然后,这个初见明月的人,他必和我一样深爱两首汉诗,一首是乐府《伤歌行》:
昭昭素明月,辉光烛我床。忧人不能寐,耿耿夜何长。微风吹闺闼,罗帷自飘扬。揽衣曳长带,屣履下高堂。东西安所之,徘徊以彷徨。春鸟翻南飞,徘徊独翱翔。悲声命俦匹,哀鸣伤我肠。感物怀所思,泣涕忽沾裳。伫立吐高音,舒愤诉穹苍。
另一首是《古诗十九首》中的《明月何皎皎》:
明月何皎皎,照我罗床帏。忧愁不能寐,揽衣起徘徊。客行虽云乐,不如早旋归。出户独彷徨,愁思当告谁。引领还入房,泪下沾裳衣。
两首其实是同一首:明月何皎皎,辉光映我床。忧人不能寐,揽衣下高堂。东西安所之,徘徊以彷徨。春鸟翻南飞,哀鸣伤我肠。感物怀所思,愁思当告谁。引领还入房,泪下沾裳衣。
不知这两首诗的作者是谁,是同一个人吗?还是两个人?更可能,是很多人,这是在流传中衍变的两个不同版本。乐府本就是合乐的,明月夜,大地上,两汉时代很多人唱着这首歌。这是一个隐蔽的、长时段的、最终昭彰显明的心灵事件。那些歌者和作者,他们都是男性,因为显然他们都是远行者,而那个时代的女性正囚于高楼阁楼。远行原来就是幽居,人生长旅中,明月皎皎昭昭,月光使人忧,月光不让人睡。这月光召唤和引动着生命中难以名状的不安稳、不妥当。白日里,你在路上你在奔忙,你不是一人是众人,你在众人中卷啊卷,但是现在,月光照我床,你只是一个人,明月让你醒着,让你面对这生命的底部,这无声的隐微的喧嚣。你起身了,你在月光下徘徊彷徨,心中动荡不宁,你看着天上南飞的鸟,你想起了故乡,那也许能回去也许永不得归的故乡,那甚至不是地理意义上的故乡,胡马依北风,越鸟巢南枝,你只是想到,生命或许本来可以不如此,你的心其实有另一个方向。

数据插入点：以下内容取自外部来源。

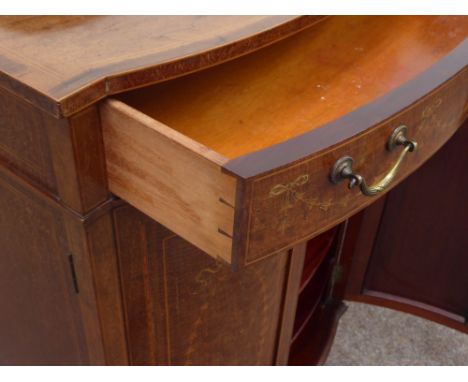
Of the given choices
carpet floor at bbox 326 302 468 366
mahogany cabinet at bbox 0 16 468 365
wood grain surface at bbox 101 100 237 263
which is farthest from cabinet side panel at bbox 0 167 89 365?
carpet floor at bbox 326 302 468 366

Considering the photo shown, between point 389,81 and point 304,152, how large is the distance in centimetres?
24

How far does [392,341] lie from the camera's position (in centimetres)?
123

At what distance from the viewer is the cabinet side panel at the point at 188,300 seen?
61cm

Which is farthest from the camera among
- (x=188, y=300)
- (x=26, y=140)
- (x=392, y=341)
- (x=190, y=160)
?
(x=392, y=341)

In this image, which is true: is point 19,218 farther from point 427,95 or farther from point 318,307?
point 318,307

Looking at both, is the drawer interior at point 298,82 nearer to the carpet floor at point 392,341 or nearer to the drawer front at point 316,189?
the drawer front at point 316,189

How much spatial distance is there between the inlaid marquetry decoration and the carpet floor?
781 millimetres

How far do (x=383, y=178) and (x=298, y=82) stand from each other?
15 centimetres

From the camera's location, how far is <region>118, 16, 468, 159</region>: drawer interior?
56cm

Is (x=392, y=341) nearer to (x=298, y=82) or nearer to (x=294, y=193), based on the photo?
(x=298, y=82)

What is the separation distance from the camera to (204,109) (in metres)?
0.58

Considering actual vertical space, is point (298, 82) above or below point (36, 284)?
above

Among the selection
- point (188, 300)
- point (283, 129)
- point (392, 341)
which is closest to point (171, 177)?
point (283, 129)

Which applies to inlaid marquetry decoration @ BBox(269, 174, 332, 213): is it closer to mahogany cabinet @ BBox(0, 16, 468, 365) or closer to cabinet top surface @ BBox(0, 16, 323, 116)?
mahogany cabinet @ BBox(0, 16, 468, 365)
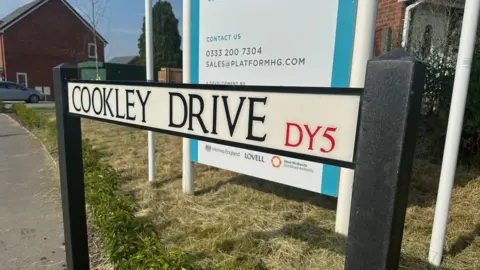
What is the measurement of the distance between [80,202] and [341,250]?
187 centimetres

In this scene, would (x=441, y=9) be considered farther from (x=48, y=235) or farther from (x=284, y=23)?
(x=48, y=235)

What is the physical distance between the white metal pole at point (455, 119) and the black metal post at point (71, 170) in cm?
226

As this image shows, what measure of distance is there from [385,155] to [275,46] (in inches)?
92.4

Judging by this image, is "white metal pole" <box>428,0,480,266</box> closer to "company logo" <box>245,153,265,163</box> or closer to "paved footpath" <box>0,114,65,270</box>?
"company logo" <box>245,153,265,163</box>

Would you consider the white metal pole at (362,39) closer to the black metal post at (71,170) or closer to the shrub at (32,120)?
the black metal post at (71,170)

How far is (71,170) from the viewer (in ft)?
6.34

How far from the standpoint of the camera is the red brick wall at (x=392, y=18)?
5.36m

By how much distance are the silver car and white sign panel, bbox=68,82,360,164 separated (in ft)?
81.7

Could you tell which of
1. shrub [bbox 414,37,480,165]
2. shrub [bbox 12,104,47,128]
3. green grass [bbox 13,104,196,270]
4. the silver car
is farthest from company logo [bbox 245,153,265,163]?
the silver car

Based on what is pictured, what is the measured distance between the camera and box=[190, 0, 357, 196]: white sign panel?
262 centimetres

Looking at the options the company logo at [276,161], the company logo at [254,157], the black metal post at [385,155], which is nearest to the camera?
the black metal post at [385,155]

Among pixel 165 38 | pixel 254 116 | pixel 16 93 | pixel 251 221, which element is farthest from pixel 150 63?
pixel 165 38

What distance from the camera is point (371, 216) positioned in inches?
32.7

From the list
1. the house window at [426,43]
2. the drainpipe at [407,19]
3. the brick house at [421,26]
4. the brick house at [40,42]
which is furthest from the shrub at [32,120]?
the brick house at [40,42]
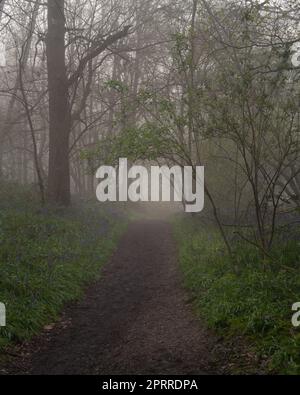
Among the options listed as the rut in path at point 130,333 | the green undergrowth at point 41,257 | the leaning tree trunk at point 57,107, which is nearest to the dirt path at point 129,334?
the rut in path at point 130,333

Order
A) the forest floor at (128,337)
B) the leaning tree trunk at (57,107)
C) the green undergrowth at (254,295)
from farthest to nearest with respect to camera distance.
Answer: the leaning tree trunk at (57,107) < the forest floor at (128,337) < the green undergrowth at (254,295)

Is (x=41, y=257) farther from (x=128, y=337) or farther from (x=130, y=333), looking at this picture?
(x=128, y=337)

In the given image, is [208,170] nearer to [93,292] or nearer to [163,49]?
[163,49]

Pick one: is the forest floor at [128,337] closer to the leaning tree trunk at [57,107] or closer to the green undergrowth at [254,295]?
the green undergrowth at [254,295]

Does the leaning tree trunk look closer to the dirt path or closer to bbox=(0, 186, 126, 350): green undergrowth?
bbox=(0, 186, 126, 350): green undergrowth

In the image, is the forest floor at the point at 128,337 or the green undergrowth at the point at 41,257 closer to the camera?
the forest floor at the point at 128,337

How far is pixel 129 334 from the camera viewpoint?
7.20 meters

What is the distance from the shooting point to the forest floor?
5.94 meters

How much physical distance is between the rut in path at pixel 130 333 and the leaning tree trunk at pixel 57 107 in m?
5.86

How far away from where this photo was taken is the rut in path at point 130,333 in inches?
235

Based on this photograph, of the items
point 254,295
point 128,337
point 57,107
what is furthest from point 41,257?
point 57,107

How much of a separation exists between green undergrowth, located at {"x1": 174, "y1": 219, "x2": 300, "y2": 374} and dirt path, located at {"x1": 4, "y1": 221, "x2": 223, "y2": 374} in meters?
0.40

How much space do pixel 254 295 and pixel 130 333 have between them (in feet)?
6.79

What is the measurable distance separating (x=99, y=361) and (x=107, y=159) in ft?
13.4
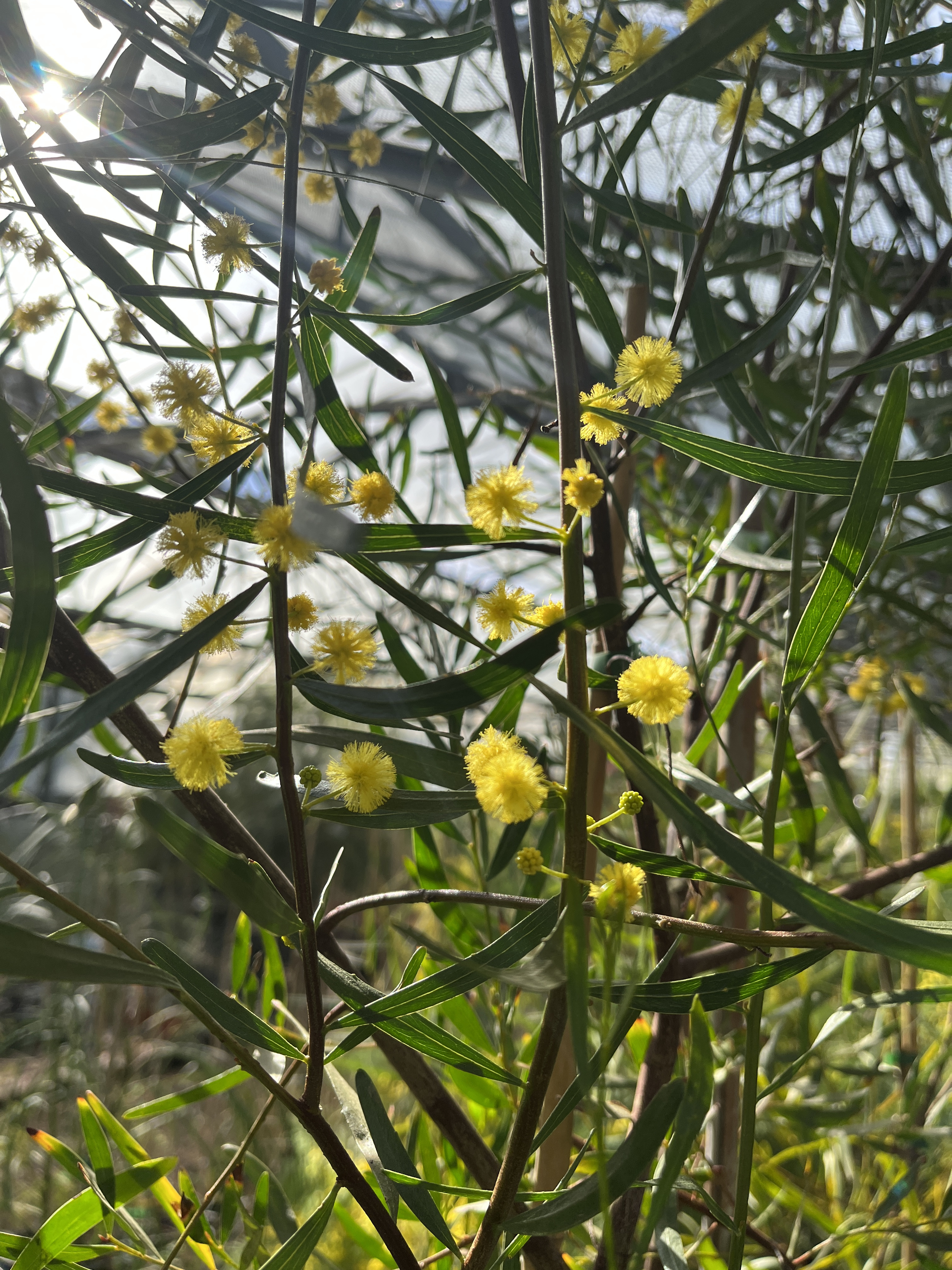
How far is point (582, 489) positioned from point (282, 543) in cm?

这时,你和高楼上遥望的女性和解了、同心了,你们共享着同一个明月,这明月指向你的漂泊无依,指向你那不曾对人言也不知对自己怎么说的内部。有所思、怀所思,愁思当告谁。这月光遍地的夜晚,你徘徊你彷徨,徘徊、彷徨这两个词在古诗中几乎总是随着月光而来。此时,踏月而徘徊,顾影而徘徊,你在你的重重影子你的万千思绪之间彷徨,在过去和明日之间彷徨,却原来你不是那么狠不是那么硬不是那么强大,你原以为你只有一条路一个目标,却原来是歧路彷徨。
劳心悄兮,劳心慅兮,劳心惨兮。那个初见明月的陈人,他谛听你的歌声,他的眼中含着泪水,他所不能言喻的一切,你终于说出了。你其实也不能说出,“伫立吐高音,舒愤诉穹苍”,你真的能说出你的“高音”诉的是什么吗?你不必说,你说出的已经比初见明月的那个陈人更加浩渺,明月于他还是初见的奇迹,是心向着明月打开,而你们——明月夜、大地上,独自歌唱的人们,你们已经完全将明月收进了内部,你就是一盏明月灯笼,你的心灵在黑夜变成了一个收纳明月的装置,这明月是你的歧路,是你对自身的凝望,有时是凝望深渊,有时是望向穹苍。你的情感在月光中波动,那是你在人世千头万绪的委屈,是你对人世无穷无尽的牵挂,是让你为之心酸泪下的一切。这明月让你知道自己活着,在寂静中你听到大声,你在沉重的地面上直欲飞翔。
那个陈人,他望到了西晋,看到阮籍弹琴独歌:
夜中不能寐,起坐弹鸣琴。薄帏鉴明月,清风吹我襟。孤鸿号外野,翔鸟鸣北林。徘徊将何见,忧思独伤心。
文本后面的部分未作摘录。